Invented by Rank; Schuyler K., Kleiman; Laura J., Peterson; Patrick M.

Machine learning is changing how computers understand human language. But making these systems better is not easy. A new patent application shows a smart way to improve these models by comparing them, using both artificial intelligence and human help. In this article, we’ll explain the background, the science behind this idea, and what makes this invention special.

Background and Market Context

Every day, millions of people call customer service, talk to virtual assistants, or chat with online bots. These systems try to understand what people want, using machine learning (ML) models trained to guess a person’s “intent” from what they say or type. For example, if you call your bank and say, “I lost my card,” the system should know you want to report a lost card and direct you to the right help.
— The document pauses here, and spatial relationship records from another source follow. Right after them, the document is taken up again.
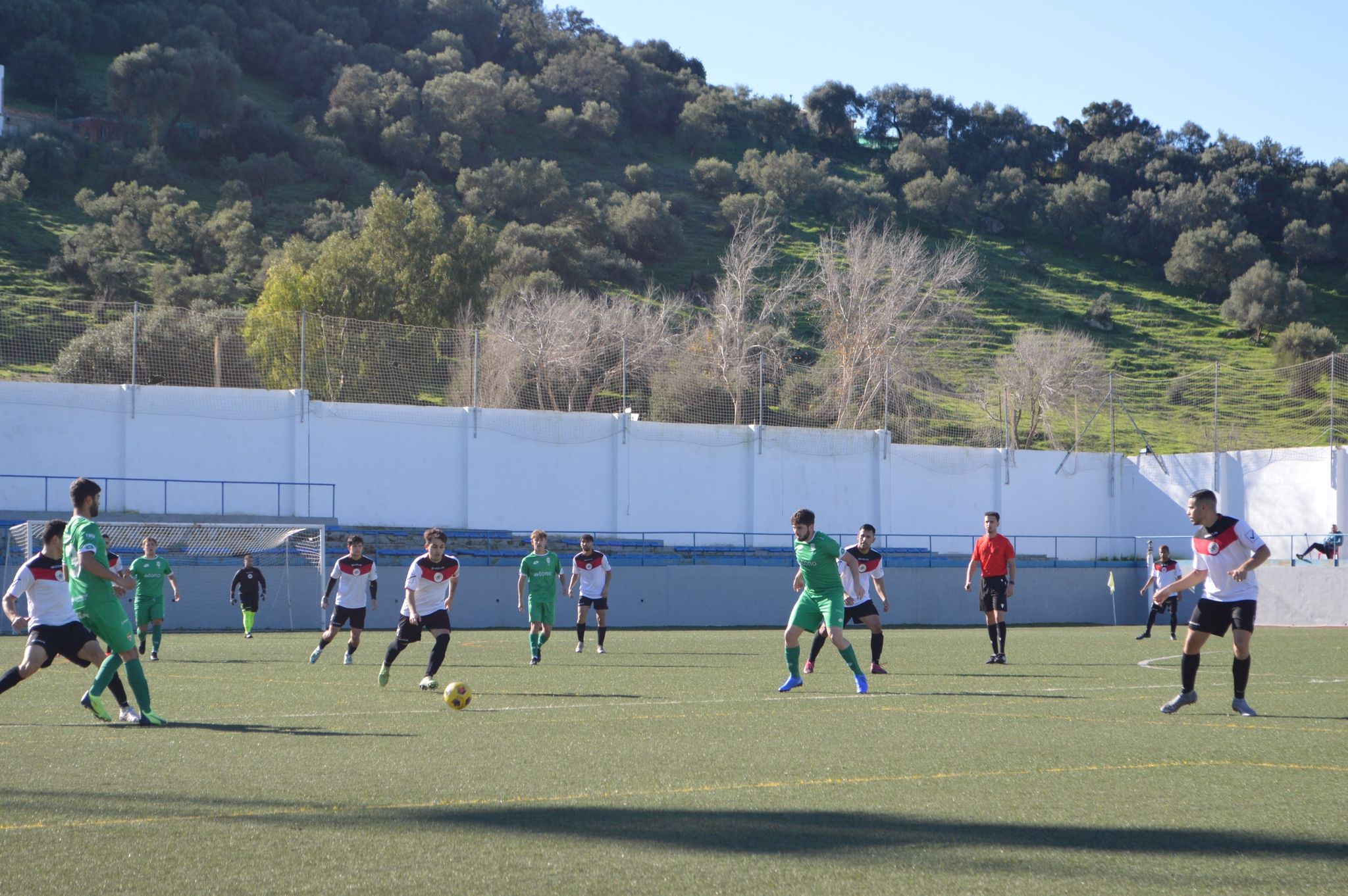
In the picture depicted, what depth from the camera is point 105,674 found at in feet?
33.4

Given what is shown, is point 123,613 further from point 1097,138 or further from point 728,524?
point 1097,138

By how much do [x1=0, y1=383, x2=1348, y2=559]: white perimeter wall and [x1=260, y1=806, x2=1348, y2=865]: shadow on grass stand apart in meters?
28.8

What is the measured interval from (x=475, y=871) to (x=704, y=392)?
35.7 m

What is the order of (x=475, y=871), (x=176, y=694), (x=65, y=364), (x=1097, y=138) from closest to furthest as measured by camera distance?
(x=475, y=871) → (x=176, y=694) → (x=65, y=364) → (x=1097, y=138)

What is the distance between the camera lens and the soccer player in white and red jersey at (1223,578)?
10492 mm

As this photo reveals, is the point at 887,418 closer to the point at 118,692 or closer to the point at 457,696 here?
the point at 457,696

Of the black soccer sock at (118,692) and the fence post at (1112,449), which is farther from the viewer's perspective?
the fence post at (1112,449)

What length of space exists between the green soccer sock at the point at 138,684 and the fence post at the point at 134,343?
77.3ft

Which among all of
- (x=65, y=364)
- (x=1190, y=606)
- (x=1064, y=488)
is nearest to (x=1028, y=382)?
(x=1064, y=488)

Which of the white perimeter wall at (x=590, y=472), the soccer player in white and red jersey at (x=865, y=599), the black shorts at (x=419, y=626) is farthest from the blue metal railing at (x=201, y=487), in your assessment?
the black shorts at (x=419, y=626)

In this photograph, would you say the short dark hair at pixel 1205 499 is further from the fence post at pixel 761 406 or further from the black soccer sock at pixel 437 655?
the fence post at pixel 761 406

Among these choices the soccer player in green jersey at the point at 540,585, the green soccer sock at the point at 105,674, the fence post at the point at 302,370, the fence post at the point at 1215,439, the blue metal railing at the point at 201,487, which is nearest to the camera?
the green soccer sock at the point at 105,674

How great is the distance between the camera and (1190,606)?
36594mm

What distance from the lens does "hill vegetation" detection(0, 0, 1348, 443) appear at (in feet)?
193
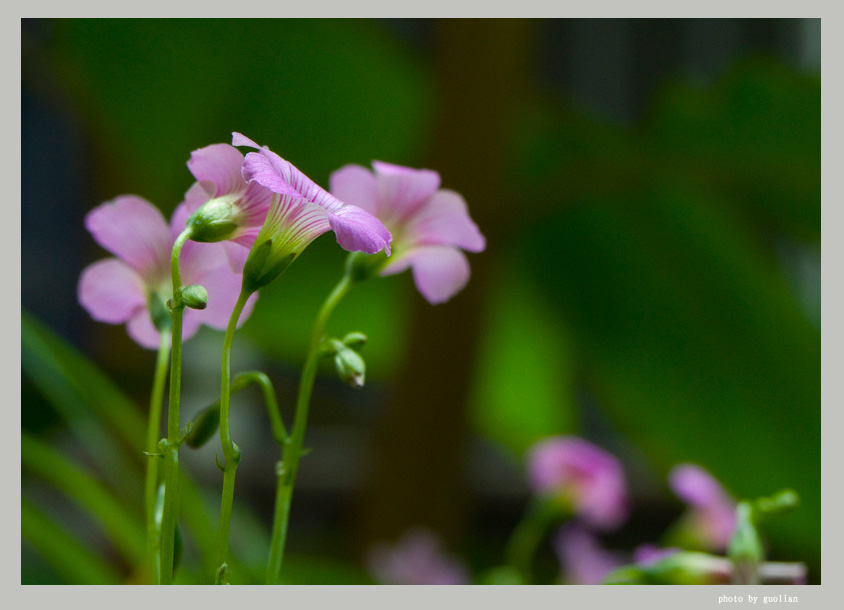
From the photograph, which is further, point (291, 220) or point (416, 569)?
point (416, 569)

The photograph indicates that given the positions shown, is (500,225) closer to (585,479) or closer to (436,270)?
(585,479)

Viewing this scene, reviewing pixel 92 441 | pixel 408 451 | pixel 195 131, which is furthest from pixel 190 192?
pixel 195 131

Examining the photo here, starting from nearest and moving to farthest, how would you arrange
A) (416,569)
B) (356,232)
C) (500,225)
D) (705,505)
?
(356,232)
(705,505)
(416,569)
(500,225)

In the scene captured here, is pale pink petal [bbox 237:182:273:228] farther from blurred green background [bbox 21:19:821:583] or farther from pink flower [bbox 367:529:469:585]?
blurred green background [bbox 21:19:821:583]

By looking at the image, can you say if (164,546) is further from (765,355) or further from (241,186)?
(765,355)

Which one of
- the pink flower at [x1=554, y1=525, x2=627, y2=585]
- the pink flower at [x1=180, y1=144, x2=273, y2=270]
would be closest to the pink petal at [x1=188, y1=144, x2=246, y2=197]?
the pink flower at [x1=180, y1=144, x2=273, y2=270]

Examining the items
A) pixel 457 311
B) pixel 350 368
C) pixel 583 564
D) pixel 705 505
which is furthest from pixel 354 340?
pixel 457 311
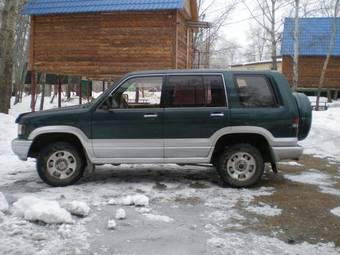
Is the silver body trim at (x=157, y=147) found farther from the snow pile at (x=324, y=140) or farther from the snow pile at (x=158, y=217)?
the snow pile at (x=324, y=140)

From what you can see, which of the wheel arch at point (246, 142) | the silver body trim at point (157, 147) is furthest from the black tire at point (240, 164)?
the silver body trim at point (157, 147)

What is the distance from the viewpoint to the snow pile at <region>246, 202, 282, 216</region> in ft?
21.1

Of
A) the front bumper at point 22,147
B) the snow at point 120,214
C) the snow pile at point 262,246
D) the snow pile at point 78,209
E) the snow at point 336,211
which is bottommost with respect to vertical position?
the snow pile at point 262,246

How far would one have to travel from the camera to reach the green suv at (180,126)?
785cm

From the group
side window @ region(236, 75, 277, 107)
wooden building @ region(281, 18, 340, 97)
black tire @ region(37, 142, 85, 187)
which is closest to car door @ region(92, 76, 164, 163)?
black tire @ region(37, 142, 85, 187)

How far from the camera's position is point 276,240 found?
5.36 meters

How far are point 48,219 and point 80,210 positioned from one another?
A: 1.73 feet

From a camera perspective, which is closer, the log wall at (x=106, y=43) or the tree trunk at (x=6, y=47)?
the tree trunk at (x=6, y=47)

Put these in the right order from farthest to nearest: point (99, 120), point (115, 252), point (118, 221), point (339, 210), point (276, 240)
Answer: point (99, 120), point (339, 210), point (118, 221), point (276, 240), point (115, 252)

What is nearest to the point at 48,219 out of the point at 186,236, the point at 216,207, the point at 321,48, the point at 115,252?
the point at 115,252

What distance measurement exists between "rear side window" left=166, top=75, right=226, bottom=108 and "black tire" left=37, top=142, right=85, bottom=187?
1.79 m

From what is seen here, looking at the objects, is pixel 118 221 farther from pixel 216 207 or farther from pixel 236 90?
pixel 236 90

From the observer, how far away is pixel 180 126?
7.89 metres

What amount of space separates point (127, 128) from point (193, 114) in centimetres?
111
These ML models are everywhere—in your phone’s voice assistant, in the chatbots of shopping sites, and in call centers. Their job is to make sure people get help quickly, without getting stuck in endless menus or talking to the wrong person. The better the model, the happier the customers and the more money companies save.

But it’s hard to make these models work well. People don’t always say things the same way. One person might say, “I need a new card,” while someone else says, “My credit card is gone.” Both mean the same thing, but the computer has to learn to catch these differences.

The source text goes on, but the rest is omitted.